A while back, the preacher of the congregation I attend was asked about the scripturality of eliminating evening services. It seems that the person asking the question had heard of several nearby churches cancelling evening services because attendance was generally and relatively low, and thus wanted to know if this was a good, bad, or morally neutral. The preacher, to his credit, noted that such a decision is not inherently sinful or unscriptural. However, he still decried the various churches’ decision to cancel evening services on the grounds that worship services are always a chance to learn and be encouraged, and that we should thus take advantage of every last one of them. I wondered if there were any others who thought this way, and if they wouldn’t mind answering a few objections.
[Note: second services and evening services are used interchangeably throughout.]
How Did Second Services Come About?
This is, I believe, a very key question to ask since the answer is kind of interesting. Prior to 1940, the standard practice of the church of Christ, and even among various denominations, was to meet once on Sunday morning. There was no second or evening service, nor was there a mid-week Bible study. People simply gathered together in worship one morning a week, and that was it.
When WWII happened, though, there was a tremendous push by the federal government to prepare for war, which meant that factories producing weapons, armor, ammunition, ships, tanks, and other martial products needed to be at full production. This led to factories being in production mode twenty-four hours a day, seven days a week. Even Sundays. This provided a conflict for some Christians, who felt compelled to join in the rush to produce weapons for nationalist reasons, even if that meant missing worship. To accommodate those whose loyalty to their earthly nation was greater than their loyalty to Christ’s spiritual kingdom, many churches offered evening services to those whose work schedule precluded from assembling with their brothers and sisters in the morning. Thus, the practice of evening services was the result of excusing the sin of trying to serve both God and Mammon (and, even worse, prioritizing the latter over the former). As such, those who defend the practice of second service should do so with the understanding that this practice was very much born in sin.

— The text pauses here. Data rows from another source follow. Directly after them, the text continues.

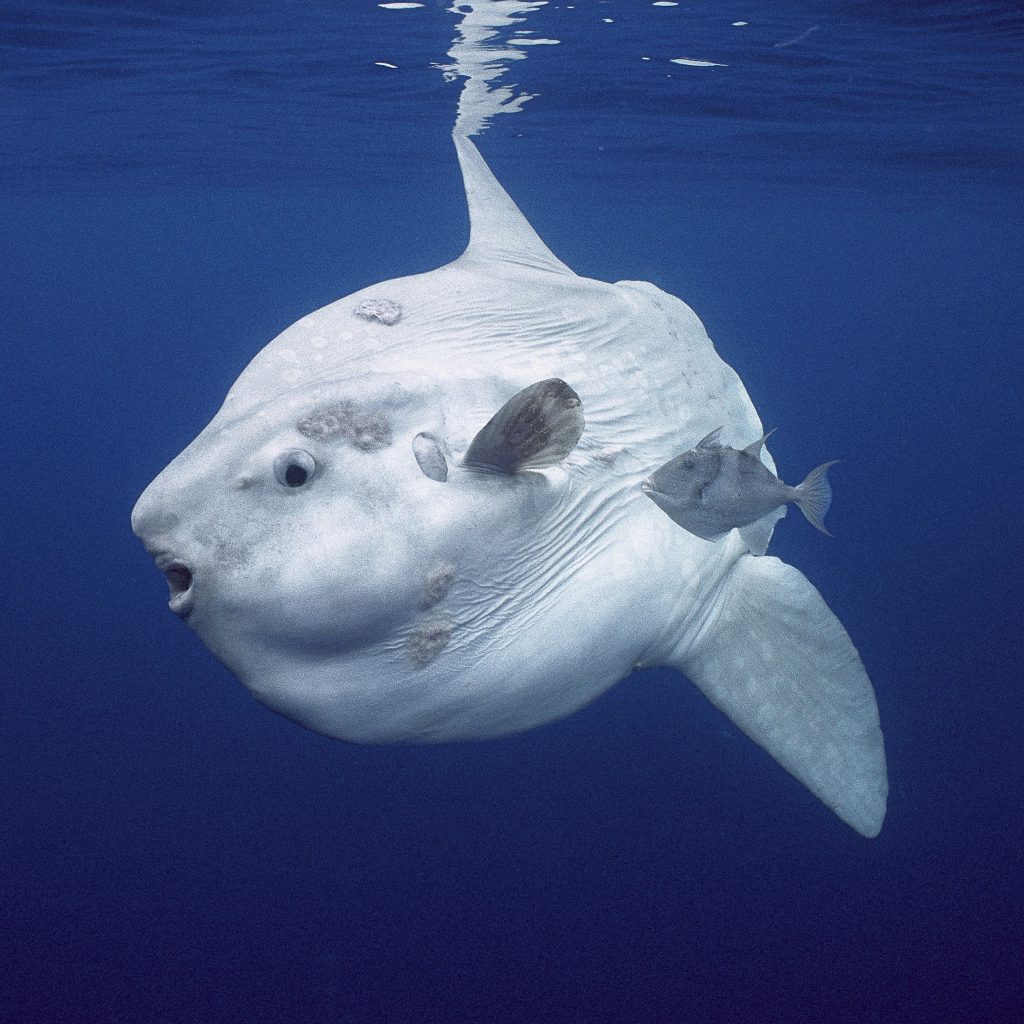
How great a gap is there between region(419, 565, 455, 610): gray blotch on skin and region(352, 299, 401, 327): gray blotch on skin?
859 millimetres

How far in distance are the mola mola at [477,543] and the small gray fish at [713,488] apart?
24 centimetres

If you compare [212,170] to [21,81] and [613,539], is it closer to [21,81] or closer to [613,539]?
[21,81]

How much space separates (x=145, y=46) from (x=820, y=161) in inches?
609

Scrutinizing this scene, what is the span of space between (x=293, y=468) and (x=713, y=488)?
1198 mm

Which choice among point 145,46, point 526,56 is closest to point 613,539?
point 526,56

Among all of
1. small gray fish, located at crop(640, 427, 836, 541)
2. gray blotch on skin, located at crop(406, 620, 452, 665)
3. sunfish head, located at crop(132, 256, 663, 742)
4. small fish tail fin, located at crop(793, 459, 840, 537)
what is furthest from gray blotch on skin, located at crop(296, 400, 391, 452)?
small fish tail fin, located at crop(793, 459, 840, 537)

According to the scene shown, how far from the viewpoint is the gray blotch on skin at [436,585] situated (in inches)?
87.4

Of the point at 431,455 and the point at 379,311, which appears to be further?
the point at 379,311

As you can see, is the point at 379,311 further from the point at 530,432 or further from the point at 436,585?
the point at 436,585

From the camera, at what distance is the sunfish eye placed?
84.0 inches

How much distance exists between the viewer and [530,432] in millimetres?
2207

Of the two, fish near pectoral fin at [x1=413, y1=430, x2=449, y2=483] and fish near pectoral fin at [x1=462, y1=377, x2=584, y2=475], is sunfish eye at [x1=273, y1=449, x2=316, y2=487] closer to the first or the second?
fish near pectoral fin at [x1=413, y1=430, x2=449, y2=483]

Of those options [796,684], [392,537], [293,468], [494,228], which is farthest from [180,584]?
[494,228]

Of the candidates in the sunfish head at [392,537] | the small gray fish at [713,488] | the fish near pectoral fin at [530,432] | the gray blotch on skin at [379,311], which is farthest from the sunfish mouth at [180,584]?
the small gray fish at [713,488]
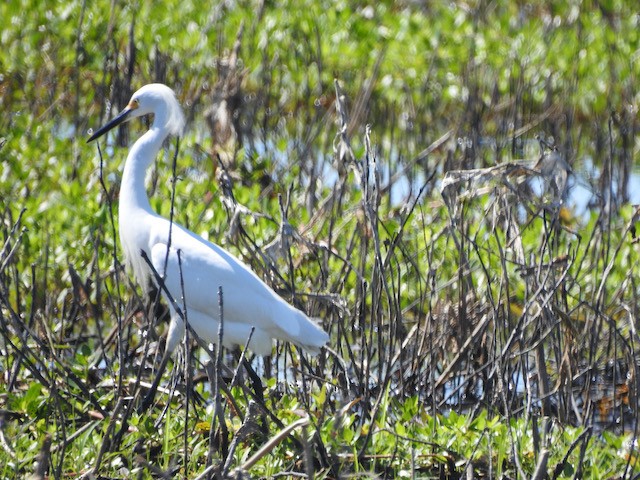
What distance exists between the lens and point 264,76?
20.1ft

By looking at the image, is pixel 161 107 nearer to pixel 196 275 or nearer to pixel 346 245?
pixel 196 275

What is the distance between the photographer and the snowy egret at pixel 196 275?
345cm

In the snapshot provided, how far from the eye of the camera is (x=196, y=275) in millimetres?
3668

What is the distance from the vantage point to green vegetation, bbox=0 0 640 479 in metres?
2.85

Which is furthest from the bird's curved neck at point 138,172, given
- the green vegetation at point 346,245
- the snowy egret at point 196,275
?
the green vegetation at point 346,245

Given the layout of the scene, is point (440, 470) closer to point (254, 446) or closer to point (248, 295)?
point (254, 446)

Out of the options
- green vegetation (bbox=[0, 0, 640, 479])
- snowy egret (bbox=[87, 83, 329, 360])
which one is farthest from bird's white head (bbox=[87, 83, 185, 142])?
green vegetation (bbox=[0, 0, 640, 479])

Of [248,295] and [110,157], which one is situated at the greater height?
[110,157]

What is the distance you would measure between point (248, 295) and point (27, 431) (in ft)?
2.81

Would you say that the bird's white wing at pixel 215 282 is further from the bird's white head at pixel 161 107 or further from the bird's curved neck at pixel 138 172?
the bird's white head at pixel 161 107

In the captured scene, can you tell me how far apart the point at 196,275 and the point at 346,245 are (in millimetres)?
1027

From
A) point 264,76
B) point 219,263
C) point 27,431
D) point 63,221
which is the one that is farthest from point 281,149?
point 27,431

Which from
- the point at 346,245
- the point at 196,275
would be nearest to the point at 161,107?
the point at 196,275

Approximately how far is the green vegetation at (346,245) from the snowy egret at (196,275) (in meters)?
0.09
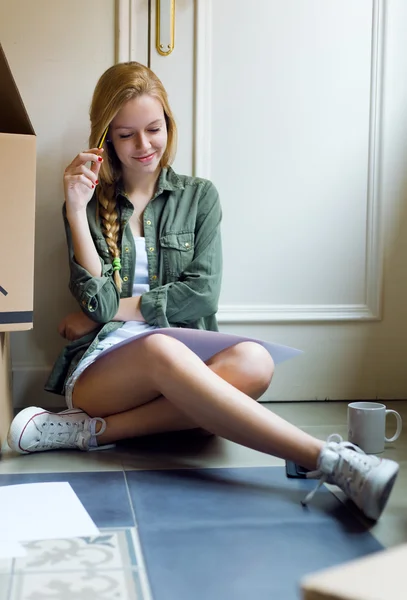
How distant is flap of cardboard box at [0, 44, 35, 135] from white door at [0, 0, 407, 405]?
0.39 meters

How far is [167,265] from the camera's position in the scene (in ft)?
5.85

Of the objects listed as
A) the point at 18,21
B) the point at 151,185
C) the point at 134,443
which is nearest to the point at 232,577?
the point at 134,443

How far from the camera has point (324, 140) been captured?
2.08m

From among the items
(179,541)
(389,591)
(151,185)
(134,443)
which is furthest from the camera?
(151,185)

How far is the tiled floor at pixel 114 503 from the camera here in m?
0.95

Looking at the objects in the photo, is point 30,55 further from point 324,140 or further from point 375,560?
point 375,560

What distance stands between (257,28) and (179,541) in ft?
4.75

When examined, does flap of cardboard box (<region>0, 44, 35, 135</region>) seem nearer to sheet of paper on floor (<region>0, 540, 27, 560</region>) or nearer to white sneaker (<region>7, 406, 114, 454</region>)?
white sneaker (<region>7, 406, 114, 454</region>)

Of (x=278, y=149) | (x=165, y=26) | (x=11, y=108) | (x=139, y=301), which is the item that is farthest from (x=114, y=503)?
(x=165, y=26)

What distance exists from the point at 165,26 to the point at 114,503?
1299mm

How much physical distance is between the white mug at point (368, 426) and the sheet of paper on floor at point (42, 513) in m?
→ 0.63

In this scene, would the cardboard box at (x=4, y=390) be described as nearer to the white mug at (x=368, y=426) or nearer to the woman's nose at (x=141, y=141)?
the woman's nose at (x=141, y=141)

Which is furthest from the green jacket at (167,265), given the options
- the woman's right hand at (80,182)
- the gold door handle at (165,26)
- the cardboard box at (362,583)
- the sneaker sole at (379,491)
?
the cardboard box at (362,583)

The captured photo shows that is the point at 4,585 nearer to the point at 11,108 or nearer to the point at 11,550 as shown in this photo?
the point at 11,550
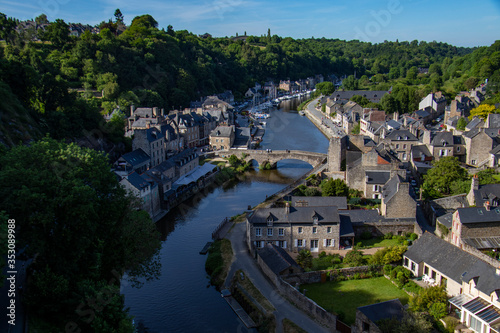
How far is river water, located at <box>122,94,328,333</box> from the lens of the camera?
69.9 ft

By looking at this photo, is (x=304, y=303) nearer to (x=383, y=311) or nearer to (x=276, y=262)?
(x=276, y=262)

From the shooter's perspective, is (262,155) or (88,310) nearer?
(88,310)

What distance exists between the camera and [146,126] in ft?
157

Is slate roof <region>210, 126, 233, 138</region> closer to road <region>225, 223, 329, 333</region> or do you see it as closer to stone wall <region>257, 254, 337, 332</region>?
road <region>225, 223, 329, 333</region>

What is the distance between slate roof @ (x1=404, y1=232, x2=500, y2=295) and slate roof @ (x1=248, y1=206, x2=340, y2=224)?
4.84 meters

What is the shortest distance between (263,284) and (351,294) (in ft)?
14.7

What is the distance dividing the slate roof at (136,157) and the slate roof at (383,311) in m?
26.0

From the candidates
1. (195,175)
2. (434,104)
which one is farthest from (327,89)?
(195,175)

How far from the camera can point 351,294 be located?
2166cm

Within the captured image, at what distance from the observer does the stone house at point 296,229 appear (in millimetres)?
26080

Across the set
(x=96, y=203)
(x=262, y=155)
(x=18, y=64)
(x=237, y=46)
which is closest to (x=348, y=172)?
(x=262, y=155)

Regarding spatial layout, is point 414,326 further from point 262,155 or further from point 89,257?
point 262,155

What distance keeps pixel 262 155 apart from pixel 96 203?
3080cm

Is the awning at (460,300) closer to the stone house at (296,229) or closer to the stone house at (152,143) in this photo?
the stone house at (296,229)
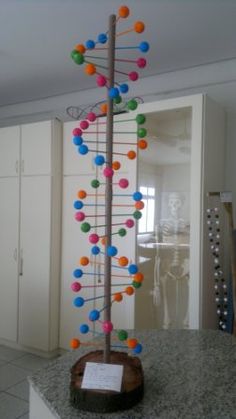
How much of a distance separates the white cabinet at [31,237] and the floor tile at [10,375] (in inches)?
11.9

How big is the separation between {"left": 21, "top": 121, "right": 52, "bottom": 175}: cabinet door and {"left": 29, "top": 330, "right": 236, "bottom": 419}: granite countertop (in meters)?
2.20

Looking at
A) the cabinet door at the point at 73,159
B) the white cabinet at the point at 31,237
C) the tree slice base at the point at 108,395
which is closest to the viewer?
the tree slice base at the point at 108,395

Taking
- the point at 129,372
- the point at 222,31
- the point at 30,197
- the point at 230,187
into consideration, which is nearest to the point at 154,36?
the point at 222,31

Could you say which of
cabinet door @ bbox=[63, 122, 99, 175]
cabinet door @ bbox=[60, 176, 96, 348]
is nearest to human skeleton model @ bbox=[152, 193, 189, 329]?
cabinet door @ bbox=[60, 176, 96, 348]

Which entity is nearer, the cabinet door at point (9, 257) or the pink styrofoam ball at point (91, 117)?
the pink styrofoam ball at point (91, 117)

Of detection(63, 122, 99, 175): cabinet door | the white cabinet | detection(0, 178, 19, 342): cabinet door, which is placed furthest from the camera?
detection(0, 178, 19, 342): cabinet door

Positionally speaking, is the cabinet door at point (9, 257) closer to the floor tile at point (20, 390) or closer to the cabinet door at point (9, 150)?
the cabinet door at point (9, 150)

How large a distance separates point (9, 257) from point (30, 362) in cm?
105

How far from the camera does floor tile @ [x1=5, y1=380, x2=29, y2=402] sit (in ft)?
8.80

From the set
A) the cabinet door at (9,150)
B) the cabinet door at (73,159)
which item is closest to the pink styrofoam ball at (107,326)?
the cabinet door at (73,159)

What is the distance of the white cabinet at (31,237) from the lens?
3318 millimetres

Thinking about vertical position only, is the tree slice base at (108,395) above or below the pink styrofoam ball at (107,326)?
below

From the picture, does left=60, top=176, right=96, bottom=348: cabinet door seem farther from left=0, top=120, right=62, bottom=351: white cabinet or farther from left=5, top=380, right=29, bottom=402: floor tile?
Result: left=5, top=380, right=29, bottom=402: floor tile

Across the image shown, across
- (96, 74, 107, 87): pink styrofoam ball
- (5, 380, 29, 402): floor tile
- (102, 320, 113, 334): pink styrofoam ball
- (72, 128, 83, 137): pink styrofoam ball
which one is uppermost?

If A Second Service is so Valuable…
The original argument that the preacher made was that additional services are spiritually valuable. I assume this is a tautology since I cannot readily think of any way of measuring this assertion, let alone testing or falsifying it. However, this assertion does beg the question: if a second service is so beneficial, why not have a third or fourth service? Why not require that all Christians worship from 12:00:00 AM Sunday morning to 11:59:59 PM Sunday night? Would not this arrangement be the most spiritually beneficial one?
Of course, these questions exist merely to point out an absurdity. Namely, that the vast majority of people recognize the concept of diminishing returns. Yes, worship is good and beneficial, but there comes a point where each additional minute spent worshiping starts to lose value, and may even turn negative, which is why no church has a twenty-four hour worship service on Sunday. Having established that worship has diminishing returns, the next reasonable question to ask is: how do we know that we don’t experience significantly diminishing returns during second service? There is no way to quantitatively and empirically answer this question. However, this doesn’t mean we shouldn’t think about it.
Incidentally, I am familiar with a couple of congregations who cancelled their evening services. Both congregations were happier, and said their morning worship felt more meaningful. I do not have further data, but this anecdotal evidence suggests that the second service may not be as beneficial.
Are Human Beings Finite?
This is also another key question to ask, as its answer indicates that humans, being finite creatures, have a limited capacity for learning and encouragement. Paul himself noted that much study (presumably of the Bible) was wearisome to the flesh. Furthermore, it is tautological that there are limits to human emotion. As such, it follows necessarily that there are limits to just how much a Christian can learn during worship, and how encouraged he can become.
Of course, this truism is borne out to some extent in the aforementioned thought experiment about diminishing returns. There is nothing that so readily demonstrates man’s finite capacity as diminishing returns. In keeping with this observation, then, that man is finite, the following question must be asked: if man is finite in his capacity for learning and encouragement, why not try to maximize one’s feeling of encouragement and one’s learning in one service instead of two or more?
To put it another way, if worship is so encouraging, and such a good opportunity for learning, why can’t congregations reach their members’ capacity for encouragement and learning in a single service? Does this inability to satiate men’s finite capacities suggest some sort of failure? To state it yet another way, why is it that we don’t try to satiate men’s capacity for encouragement and learning in a single service? And are we failing one another if we don’t?
Summary and Implications
As is clearly seen, the second service was sinful in its conception and initial practice. It has been deified by some, but even its staunchest supporters will not agree to adding a third, fourth, or twenty-four service because they themselves recognize the diminishing value of additional meetings, even though they seem not to recognize man’s finite capacity for the benefits of worship. Thus, the defenders of second service are put in the untenable position of hypocritically defending a practice born in evil. Worse still, if they argue the spiritual primacy of having a second service, they are in effect condemning those Christians before them who never had an evening service. Therefore, it should be clear that evening service is unnecessary at best and corrupting at worst. Thus people should not only refrain from complaining or worrying about its demise, but should be actively encouraging it.